Mr Hidetaka Saeki (seated center), Honorary Fellow, School of Government at Kyoto University & President of IRIS Research Institute, claims that rather than pave the way for Japanese IRs, the Bill will in fact hinder them due to its contradictory nature and failure to address widespread opposition from the general public.
“This law states that the purpose of the law is to foster local economies or promote tourism in local areas, but the definition of integrated resort contradicts that because they have to be so big,” Mr Saeki told Inside Asian Gaming.
“If you look at somewhere like Wakayama Prefecture where the population and the economy is quite small, to maintain a huge facility like that is very difficult. They talk of conventions and amusement parks but even the Tokyo Disney resort is facing some difficulties which shows how difficult it is to maintain the amusement park to be profitable.
“MGM used to have a huge amusement park and they had to shut it down because it just doesn’t make money. The same thing can happen unless you locate this IR in the densely-populated areas such as Yokohama and Tokyo.
“These are the only areas where the so-called IRs can survive.
“So, contrary to the purpose of this law to foster local economies with IRs, the basic IR model doesn’t fit that. It can only go somewhere that already has a big population.”
The problem, according to Mr Saeki, is a result of Japan’s ruling Liberal Democratic Party pushing the Integrated Resorts Promotion Bill through the Diet without consulting the nation’s elite Bureaucracy first.
The Bureaucracy has long played a vital role in planning and implementing the nation’s laws due to its disconnect from political in-fighting and reputation for applying a more reasoned approach.

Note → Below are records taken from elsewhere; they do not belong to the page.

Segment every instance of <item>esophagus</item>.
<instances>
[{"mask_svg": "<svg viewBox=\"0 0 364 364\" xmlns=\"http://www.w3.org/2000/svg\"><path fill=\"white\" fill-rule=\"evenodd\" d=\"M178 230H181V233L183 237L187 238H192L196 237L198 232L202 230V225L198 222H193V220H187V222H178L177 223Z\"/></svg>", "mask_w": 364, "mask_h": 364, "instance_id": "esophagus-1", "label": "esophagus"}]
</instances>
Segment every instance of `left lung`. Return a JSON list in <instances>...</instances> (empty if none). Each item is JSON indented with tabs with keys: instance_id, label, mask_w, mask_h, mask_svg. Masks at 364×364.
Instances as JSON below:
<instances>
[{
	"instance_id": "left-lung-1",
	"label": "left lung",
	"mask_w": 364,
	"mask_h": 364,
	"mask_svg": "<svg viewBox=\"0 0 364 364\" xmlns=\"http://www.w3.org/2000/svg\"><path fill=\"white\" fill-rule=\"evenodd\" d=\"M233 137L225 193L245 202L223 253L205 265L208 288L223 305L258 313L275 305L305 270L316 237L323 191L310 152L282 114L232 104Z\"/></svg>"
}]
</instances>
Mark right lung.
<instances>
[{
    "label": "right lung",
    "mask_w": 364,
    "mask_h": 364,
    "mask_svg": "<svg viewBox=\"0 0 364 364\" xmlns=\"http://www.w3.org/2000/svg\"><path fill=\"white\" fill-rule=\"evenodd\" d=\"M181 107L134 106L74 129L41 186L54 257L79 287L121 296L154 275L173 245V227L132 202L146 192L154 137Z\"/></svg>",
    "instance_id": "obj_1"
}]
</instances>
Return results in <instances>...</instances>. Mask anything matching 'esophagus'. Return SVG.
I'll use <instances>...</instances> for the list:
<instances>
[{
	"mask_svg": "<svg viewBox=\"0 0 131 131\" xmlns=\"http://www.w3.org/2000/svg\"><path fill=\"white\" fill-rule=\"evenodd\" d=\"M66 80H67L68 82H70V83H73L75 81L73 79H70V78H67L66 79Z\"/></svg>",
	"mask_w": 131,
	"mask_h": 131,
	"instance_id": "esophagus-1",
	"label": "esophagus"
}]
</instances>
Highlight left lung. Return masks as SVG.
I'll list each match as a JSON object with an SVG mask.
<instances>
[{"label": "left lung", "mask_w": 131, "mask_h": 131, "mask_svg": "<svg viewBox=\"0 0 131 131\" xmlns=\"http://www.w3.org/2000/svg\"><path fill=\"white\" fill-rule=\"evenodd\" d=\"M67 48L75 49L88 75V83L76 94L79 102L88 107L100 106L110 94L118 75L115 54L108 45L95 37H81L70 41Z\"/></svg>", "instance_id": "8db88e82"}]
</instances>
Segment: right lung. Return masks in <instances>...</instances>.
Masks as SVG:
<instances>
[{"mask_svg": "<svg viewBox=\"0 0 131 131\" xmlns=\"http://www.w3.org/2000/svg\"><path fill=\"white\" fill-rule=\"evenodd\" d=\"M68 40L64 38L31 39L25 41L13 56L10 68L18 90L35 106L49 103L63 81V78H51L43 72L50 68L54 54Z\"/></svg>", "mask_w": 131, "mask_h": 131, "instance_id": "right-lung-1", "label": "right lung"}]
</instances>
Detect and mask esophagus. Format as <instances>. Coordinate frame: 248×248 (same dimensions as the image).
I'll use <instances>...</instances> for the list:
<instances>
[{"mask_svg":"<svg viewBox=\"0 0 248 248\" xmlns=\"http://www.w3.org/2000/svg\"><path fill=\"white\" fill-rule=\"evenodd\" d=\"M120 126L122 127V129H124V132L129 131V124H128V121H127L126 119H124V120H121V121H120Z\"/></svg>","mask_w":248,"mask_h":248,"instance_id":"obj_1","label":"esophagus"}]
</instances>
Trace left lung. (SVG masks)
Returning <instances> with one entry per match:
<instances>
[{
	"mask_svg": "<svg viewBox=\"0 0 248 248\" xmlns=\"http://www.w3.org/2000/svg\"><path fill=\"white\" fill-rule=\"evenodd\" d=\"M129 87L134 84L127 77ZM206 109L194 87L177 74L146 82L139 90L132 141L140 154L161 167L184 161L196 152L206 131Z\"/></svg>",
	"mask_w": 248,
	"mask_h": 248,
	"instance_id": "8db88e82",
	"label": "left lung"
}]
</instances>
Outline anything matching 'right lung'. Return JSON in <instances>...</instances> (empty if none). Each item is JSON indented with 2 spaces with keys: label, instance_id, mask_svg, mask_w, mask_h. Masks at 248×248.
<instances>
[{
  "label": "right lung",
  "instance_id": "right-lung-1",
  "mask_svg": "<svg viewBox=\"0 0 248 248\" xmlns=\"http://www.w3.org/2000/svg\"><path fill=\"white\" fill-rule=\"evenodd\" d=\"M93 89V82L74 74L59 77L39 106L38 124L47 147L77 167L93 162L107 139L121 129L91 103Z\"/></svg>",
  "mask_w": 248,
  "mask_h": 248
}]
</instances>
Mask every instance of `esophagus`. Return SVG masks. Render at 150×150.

“Japan’s politicians have very close ties with the Bureaucracy and it will actually prepare laws for the politicians, but in this case there was no direct or indirect involvement of the Japanese Bureaucracy,” Mr Saeki said. “The brains for this drafting were business consultants paid for by the IRs.”
Mr Saeki also noted that more than 80% of the general population in Japan remain opposed to IRs, leaving promoters to “sugar coat” the term “casino” to try and make the prospect more palatable.
But he warned it was those tasked with drafting the upcoming IR Implementation Bill – due to be put forward in December 2017 – that would find the previous Bill most challenging.
“The coming law will be prepared and drafted by the Japanese Bureaucracy so that will be, I hope, a better law than the Integrated Resort Promotion law,” Mr Saeki said. “But I want to explain the difficulty my junior colleagues are facing because the poorness of the basic law has a great influence and has created difficulty for the next law to fit.
“How is it possible for Wakayama Prefecture to have a sustainable, profitable IR in the long run?”